— What to work on —
In the records below, find the line containing "common name: ocellated turkey" and the line containing "common name: thomson's gazelle"; please repeat exactly the lines from one to the other, both included, and nothing more.

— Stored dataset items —
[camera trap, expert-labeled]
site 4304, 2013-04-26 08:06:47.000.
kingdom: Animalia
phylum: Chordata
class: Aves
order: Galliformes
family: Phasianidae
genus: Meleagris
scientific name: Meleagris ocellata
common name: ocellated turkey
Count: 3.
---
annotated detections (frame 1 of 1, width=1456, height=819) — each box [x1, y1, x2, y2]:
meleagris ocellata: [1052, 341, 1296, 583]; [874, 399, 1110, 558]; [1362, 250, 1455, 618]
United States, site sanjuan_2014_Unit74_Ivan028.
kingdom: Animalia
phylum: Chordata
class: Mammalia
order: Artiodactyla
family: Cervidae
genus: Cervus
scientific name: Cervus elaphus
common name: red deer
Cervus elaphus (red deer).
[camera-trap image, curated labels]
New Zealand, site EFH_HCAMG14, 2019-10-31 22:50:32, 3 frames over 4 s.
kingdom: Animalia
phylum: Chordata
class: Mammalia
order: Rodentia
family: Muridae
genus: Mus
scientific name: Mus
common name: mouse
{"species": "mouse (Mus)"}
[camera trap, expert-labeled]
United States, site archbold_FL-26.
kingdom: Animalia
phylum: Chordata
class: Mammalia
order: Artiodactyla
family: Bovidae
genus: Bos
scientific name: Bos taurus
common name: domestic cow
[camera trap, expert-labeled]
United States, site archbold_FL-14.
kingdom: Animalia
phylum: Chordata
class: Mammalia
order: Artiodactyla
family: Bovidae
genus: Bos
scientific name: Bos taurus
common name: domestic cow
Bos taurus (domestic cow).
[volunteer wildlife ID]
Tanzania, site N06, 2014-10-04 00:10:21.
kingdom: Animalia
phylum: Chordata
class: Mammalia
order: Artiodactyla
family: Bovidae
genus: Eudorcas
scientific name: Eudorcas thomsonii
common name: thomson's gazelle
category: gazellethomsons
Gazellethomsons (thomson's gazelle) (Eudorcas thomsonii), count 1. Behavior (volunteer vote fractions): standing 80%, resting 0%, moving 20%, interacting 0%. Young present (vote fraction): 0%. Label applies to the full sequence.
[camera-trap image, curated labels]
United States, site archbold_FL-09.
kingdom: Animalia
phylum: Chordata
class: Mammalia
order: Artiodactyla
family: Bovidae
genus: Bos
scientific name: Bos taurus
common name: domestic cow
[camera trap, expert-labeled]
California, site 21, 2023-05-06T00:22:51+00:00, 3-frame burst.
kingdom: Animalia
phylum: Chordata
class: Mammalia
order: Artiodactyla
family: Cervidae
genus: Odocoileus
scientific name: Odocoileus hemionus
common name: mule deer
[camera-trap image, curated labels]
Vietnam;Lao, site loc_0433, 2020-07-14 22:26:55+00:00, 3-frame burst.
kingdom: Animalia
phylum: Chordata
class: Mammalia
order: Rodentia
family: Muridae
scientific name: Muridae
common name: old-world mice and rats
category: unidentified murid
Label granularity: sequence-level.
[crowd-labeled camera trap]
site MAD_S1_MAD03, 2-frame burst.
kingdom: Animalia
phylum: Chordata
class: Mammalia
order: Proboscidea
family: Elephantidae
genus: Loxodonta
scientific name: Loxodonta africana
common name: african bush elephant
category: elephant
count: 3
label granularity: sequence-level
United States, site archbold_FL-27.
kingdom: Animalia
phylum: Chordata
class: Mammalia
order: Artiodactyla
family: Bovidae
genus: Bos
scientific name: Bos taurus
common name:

— Solution —
common name: ocellated turkey
Count: 3.
---
annotated detections (frame 1 of 1, width=1456, height=819) — each box [x1, y1, x2, y2]:
meleagris ocellata: [1052, 341, 1296, 583]; [874, 399, 1110, 558]; [1362, 250, 1455, 618]
United States, site sanjuan_2014_Unit74_Ivan028.
kingdom: Animalia
phylum: Chordata
class: Mammalia
order: Artiodactyla
family: Cervidae
genus: Cervus
scientific name: Cervus elaphus
common name: red deer
Cervus elaphus (red deer).
[camera-trap image, curated labels]
New Zealand, site EFH_HCAMG14, 2019-10-31 22:50:32, 3 frames over 4 s.
kingdom: Animalia
phylum: Chordata
class: Mammalia
order: Rodentia
family: Muridae
genus: Mus
scientific name: Mus
common name: mouse
{"species": "mouse (Mus)"}
[camera trap, expert-labeled]
United States, site archbold_FL-26.
kingdom: Animalia
phylum: Chordata
class: Mammalia
order: Artiodactyla
family: Bovidae
genus: Bos
scientific name: Bos taurus
common name: domestic cow
[camera trap, expert-labeled]
United States, site archbold_FL-14.
kingdom: Animalia
phylum: Chordata
class: Mammalia
order: Artiodactyla
family: Bovidae
genus: Bos
scientific name: Bos taurus
common name: domestic cow
Bos taurus (domestic cow).
[volunteer wildlife ID]
Tanzania, site N06, 2014-10-04 00:10:21.
kingdom: Animalia
phylum: Chordata
class: Mammalia
order: Artiodactyla
family: Bovidae
genus: Eudorcas
scientific name: Eudorcas thomsonii
common name: thomson's gazelle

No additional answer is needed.